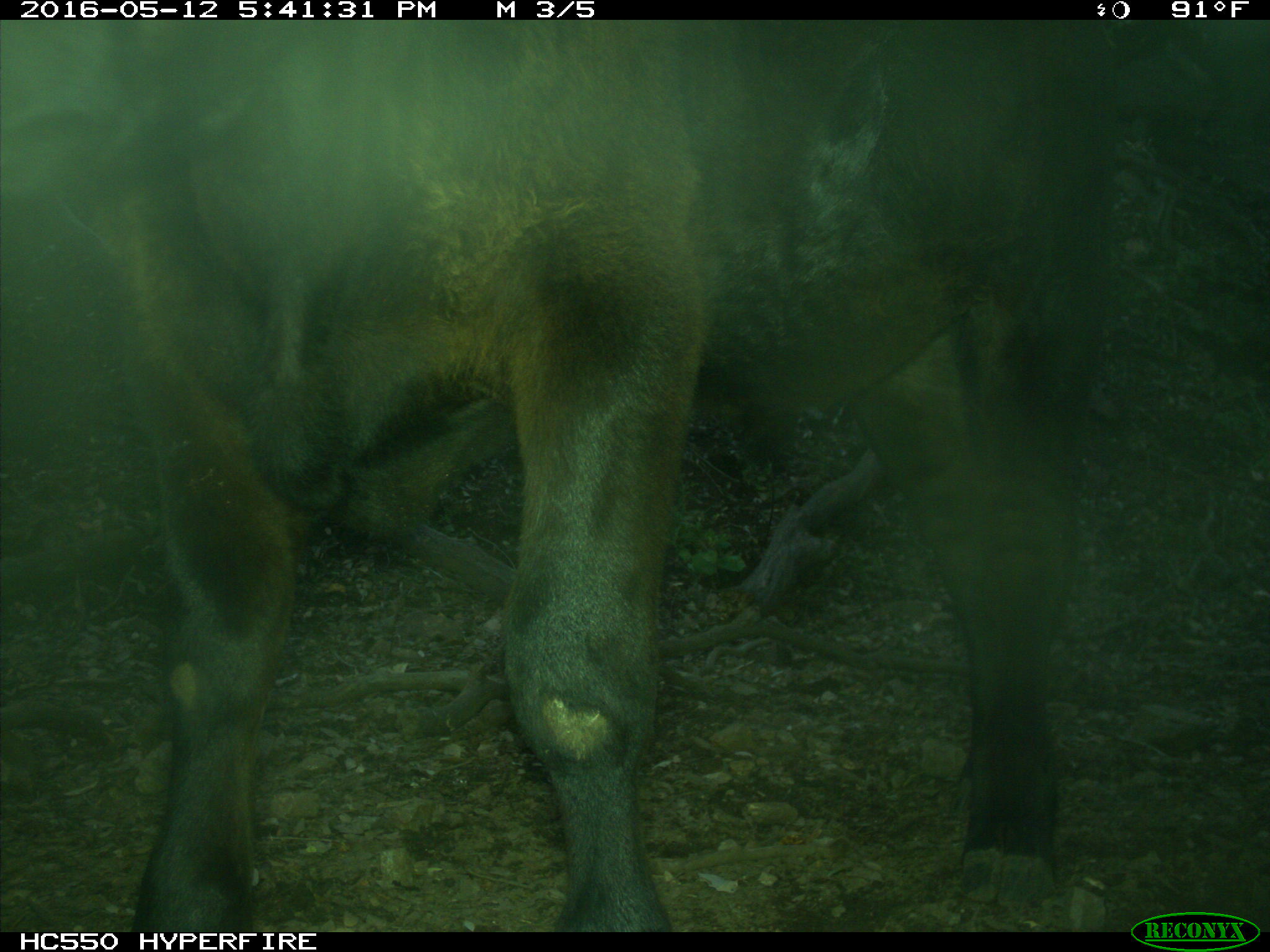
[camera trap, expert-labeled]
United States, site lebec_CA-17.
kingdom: Animalia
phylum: Chordata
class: Mammalia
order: Artiodactyla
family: Bovidae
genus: Bos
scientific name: Bos taurus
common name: domestic cow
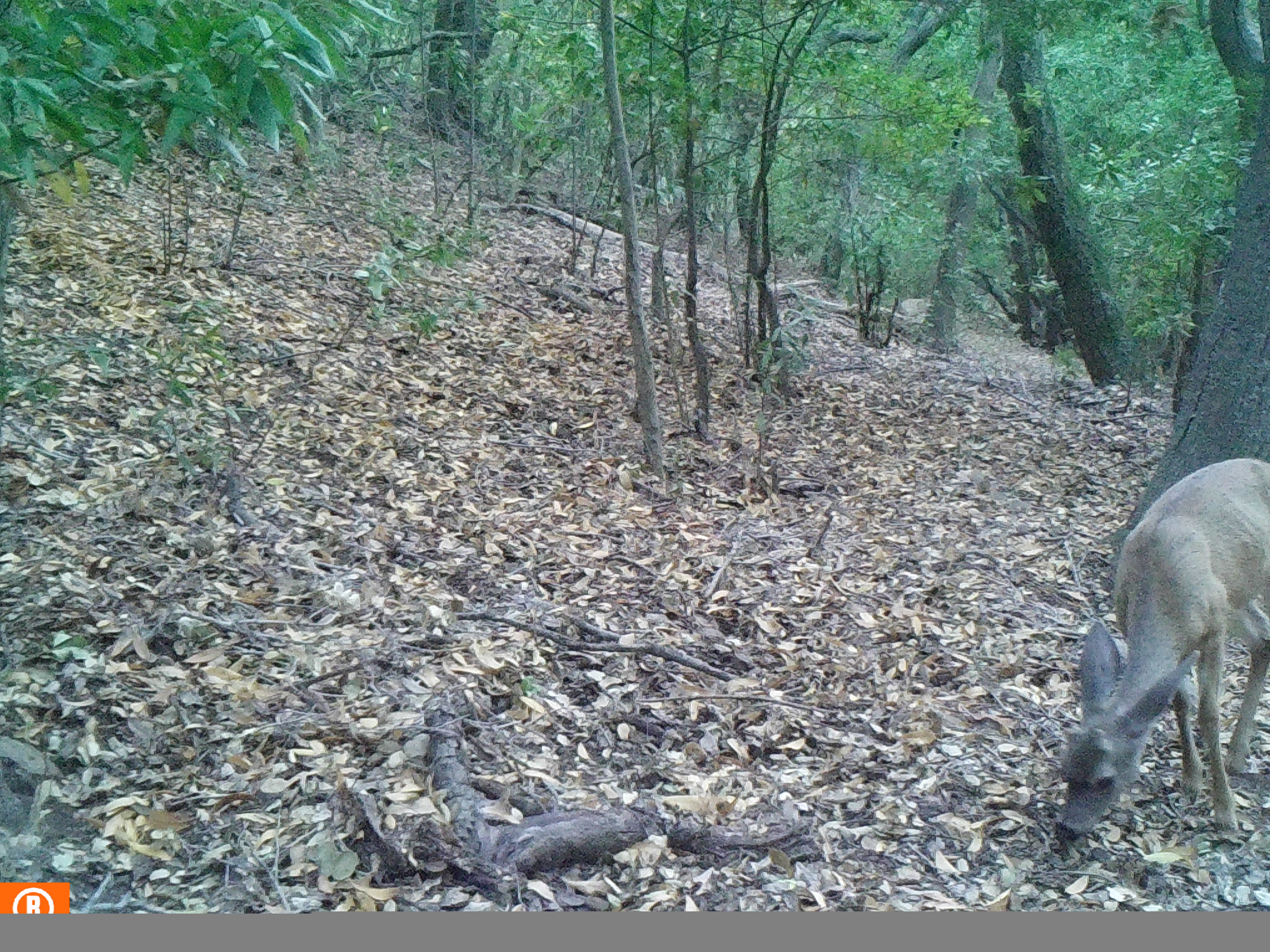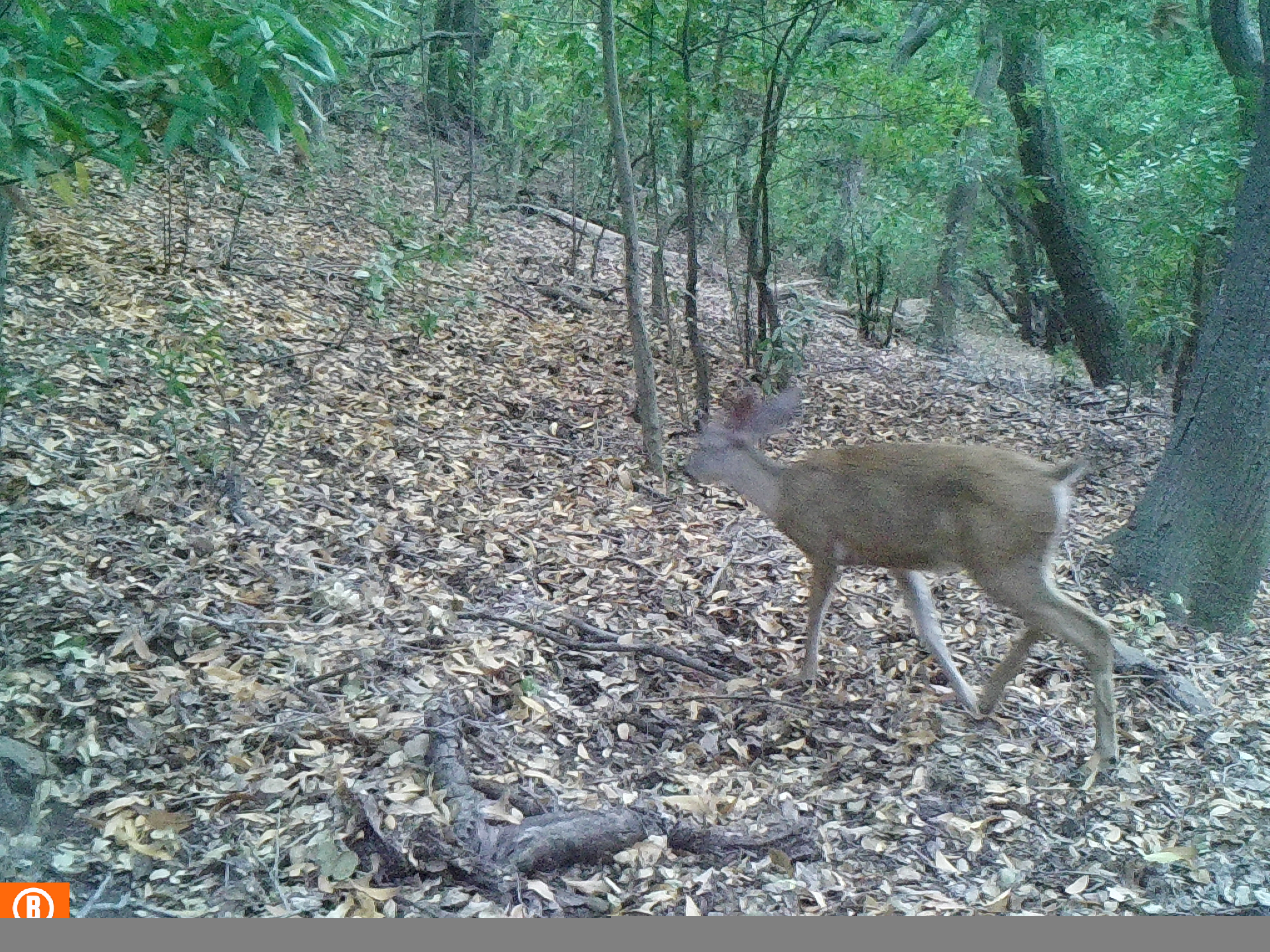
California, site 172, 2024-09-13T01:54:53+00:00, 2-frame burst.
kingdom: Animalia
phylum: Chordata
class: Mammalia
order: Artiodactyla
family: Cervidae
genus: Odocoileus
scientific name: Odocoileus hemionus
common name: mule deer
Mule deer (Odocoileus hemionus).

## YOUR OBJECTIVE
Set down every entry word for word, but omit the pictures.

## RESPONSE TO THIS TASK
[camera trap, expert-labeled]
United States, site lebec_CA-17.
kingdom: Animalia
phylum: Chordata
class: Mammalia
order: Artiodactyla
family: Bovidae
genus: Bos
scientific name: Bos taurus
common name: domestic cow
California, site 172, 2024-09-13T01:54:53+00:00, 2-frame burst.
kingdom: Animalia
phylum: Chordata
class: Mammalia
order: Artiodactyla
family: Cervidae
genus: Odocoileus
scientific name: Odocoileus hemionus
common name: mule deer
Mule deer (Odocoileus hemionus).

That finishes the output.